:: WHAT THE TASK ASKS ::
Return the text of every item below verbatim, one line per item, and omit the pictures from the output.

:: MATERIAL PROVIDED ::
● ● ● ● ●

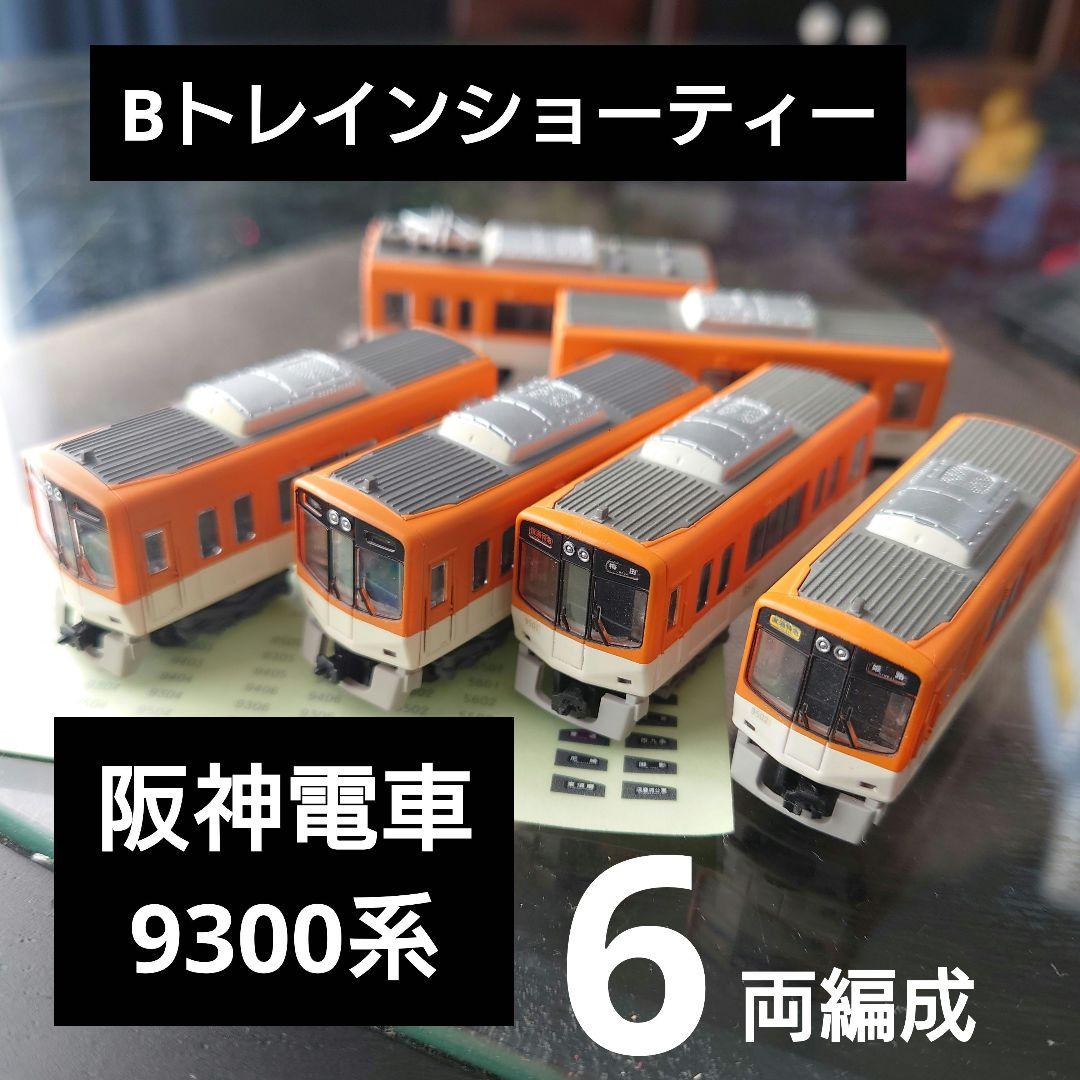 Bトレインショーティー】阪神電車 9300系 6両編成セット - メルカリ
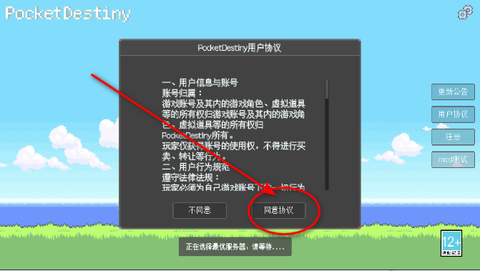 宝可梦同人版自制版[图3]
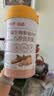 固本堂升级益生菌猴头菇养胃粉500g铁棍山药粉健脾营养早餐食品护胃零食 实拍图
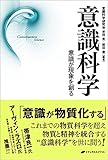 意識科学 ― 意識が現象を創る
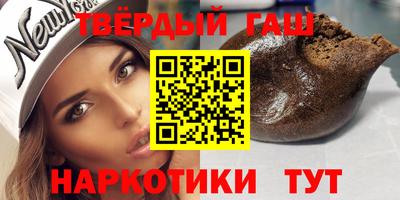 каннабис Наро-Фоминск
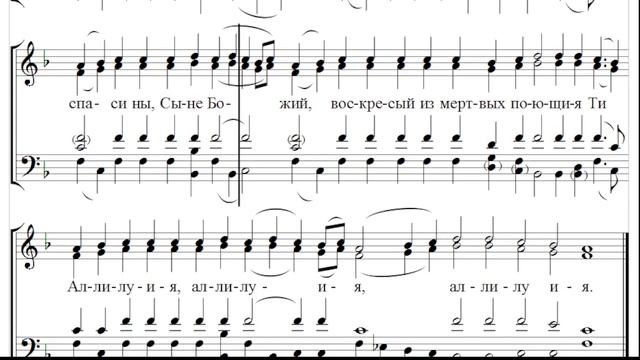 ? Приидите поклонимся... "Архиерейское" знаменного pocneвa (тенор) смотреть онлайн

● ● ● ● ●

:: EXERCISE RESPONSE ::
 Bトレインショーティー】阪神電車 9300系 6両編成セット - メルカリ
 宝可梦同人版自制版[图3]
 固本堂升级益生菌猴头菇养胃粉500g铁棍山药粉健脾营养早餐食品护胃零食 实拍图
 意識科学 ― 意識が現象を創る
 каннабис Наро-Фоминск
 ? Приидите поклонимся... "Архиерейское" знаменного pocneвa (тенор) смотреть онлайн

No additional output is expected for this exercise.